• Listing
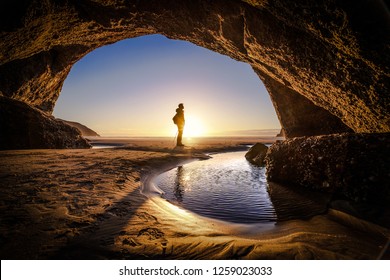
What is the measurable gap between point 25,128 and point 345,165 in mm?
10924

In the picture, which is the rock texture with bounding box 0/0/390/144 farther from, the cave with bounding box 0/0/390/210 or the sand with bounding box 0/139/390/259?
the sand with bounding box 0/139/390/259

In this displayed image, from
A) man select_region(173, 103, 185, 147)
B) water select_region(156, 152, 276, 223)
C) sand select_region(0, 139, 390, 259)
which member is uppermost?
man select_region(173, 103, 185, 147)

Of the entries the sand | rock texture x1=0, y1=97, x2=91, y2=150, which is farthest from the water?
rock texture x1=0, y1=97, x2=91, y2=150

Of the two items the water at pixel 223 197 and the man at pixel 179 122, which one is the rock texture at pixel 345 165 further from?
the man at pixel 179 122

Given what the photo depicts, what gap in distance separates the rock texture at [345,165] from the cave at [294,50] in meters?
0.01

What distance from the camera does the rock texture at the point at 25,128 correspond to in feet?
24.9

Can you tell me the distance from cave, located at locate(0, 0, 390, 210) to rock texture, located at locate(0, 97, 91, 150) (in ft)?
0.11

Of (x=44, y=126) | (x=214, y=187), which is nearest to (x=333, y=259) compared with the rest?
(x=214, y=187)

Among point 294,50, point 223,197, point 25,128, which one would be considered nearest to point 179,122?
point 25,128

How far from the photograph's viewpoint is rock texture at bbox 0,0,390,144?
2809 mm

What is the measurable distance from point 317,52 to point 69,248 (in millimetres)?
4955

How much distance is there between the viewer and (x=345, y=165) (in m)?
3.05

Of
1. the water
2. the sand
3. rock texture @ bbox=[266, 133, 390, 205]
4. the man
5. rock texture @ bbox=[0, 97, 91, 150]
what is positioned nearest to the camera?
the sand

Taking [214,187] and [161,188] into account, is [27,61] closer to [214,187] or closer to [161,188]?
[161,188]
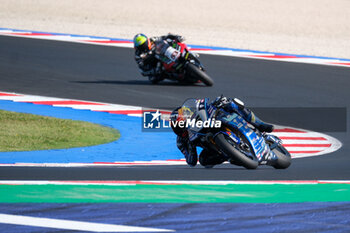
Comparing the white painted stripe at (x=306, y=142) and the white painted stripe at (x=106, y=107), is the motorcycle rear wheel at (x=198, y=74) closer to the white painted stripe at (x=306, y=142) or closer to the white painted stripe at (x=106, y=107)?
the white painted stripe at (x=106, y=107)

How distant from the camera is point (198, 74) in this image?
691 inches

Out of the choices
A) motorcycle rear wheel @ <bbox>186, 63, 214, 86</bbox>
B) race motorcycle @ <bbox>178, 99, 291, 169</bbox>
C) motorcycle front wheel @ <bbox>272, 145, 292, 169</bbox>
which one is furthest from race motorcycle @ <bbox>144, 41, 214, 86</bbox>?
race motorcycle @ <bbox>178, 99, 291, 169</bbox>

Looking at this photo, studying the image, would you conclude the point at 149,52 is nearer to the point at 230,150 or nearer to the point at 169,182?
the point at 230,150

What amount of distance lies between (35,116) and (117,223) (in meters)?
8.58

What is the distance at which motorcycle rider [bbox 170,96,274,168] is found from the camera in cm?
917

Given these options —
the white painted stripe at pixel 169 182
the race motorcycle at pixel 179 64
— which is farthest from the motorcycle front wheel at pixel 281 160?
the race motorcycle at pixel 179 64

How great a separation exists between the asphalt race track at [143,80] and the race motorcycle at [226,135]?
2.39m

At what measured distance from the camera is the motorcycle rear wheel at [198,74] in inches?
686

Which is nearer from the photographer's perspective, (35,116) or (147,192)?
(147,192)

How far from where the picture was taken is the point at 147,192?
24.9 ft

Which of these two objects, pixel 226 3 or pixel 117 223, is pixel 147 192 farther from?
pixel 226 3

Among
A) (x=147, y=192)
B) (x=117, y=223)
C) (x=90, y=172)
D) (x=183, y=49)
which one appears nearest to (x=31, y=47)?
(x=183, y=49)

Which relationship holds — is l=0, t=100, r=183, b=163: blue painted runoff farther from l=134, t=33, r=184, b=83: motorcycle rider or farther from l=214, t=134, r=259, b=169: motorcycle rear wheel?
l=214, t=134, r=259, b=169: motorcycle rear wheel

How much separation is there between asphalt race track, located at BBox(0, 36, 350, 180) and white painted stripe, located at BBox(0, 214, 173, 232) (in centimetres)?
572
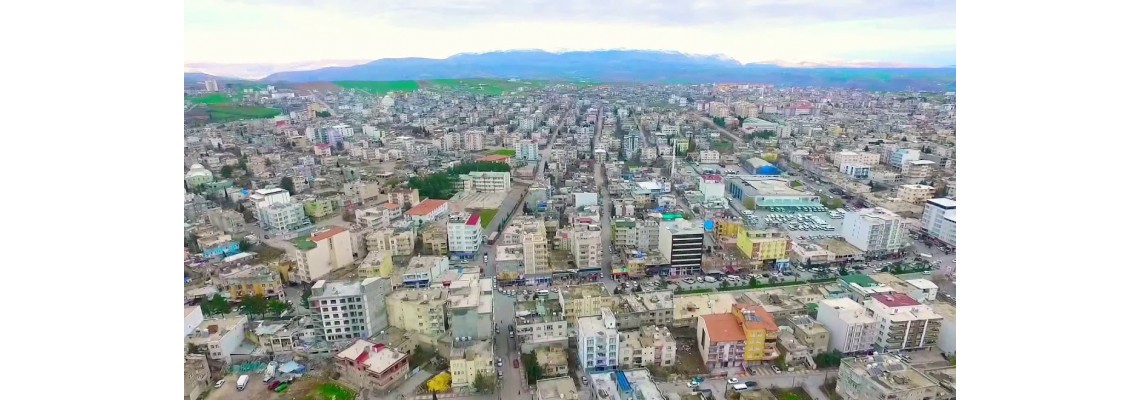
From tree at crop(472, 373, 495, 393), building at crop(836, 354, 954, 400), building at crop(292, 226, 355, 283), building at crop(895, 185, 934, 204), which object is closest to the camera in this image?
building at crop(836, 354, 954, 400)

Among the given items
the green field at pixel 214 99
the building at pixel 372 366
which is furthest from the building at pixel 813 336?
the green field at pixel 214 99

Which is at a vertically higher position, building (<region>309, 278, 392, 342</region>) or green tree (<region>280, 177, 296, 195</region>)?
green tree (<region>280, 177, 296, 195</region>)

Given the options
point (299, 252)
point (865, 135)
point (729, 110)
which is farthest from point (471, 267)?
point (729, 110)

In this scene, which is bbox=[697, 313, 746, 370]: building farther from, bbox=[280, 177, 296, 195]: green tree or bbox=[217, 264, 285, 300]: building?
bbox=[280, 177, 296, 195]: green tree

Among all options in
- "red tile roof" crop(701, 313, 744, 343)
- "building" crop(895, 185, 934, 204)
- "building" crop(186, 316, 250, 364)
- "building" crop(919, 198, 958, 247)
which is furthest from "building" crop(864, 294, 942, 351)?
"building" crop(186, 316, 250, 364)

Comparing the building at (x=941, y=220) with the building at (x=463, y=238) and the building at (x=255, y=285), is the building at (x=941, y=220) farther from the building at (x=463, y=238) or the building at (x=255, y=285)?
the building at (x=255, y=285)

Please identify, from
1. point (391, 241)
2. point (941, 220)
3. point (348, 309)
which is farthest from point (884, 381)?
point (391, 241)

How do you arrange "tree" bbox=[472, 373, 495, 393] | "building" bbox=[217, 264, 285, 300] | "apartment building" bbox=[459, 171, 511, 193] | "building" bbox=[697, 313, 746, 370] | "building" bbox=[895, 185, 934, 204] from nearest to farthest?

• Your goal
Copy the items above word for word, from the line containing "Among all options in" through the end of the items.

• Solution to this problem
Among all options in
- "red tile roof" crop(701, 313, 744, 343)
- "building" crop(895, 185, 934, 204)
- "building" crop(186, 316, 250, 364)
- "building" crop(919, 198, 958, 247)
which is furthest from "building" crop(864, 294, 942, 351)?
"building" crop(186, 316, 250, 364)

Comparing the building at (x=941, y=220) with the building at (x=463, y=238) and the building at (x=255, y=285), is the building at (x=941, y=220) farther from the building at (x=463, y=238) or the building at (x=255, y=285)?
the building at (x=255, y=285)

Please identify, from
1. point (391, 241)
2. point (941, 220)
3. point (348, 309)
which is farthest from point (884, 381)?
point (391, 241)

How do you arrange "tree" bbox=[472, 373, 495, 393] | "building" bbox=[217, 264, 285, 300] | "apartment building" bbox=[459, 171, 511, 193] | "building" bbox=[697, 313, 746, 370] | "building" bbox=[895, 185, 934, 204] from nearest to farthest?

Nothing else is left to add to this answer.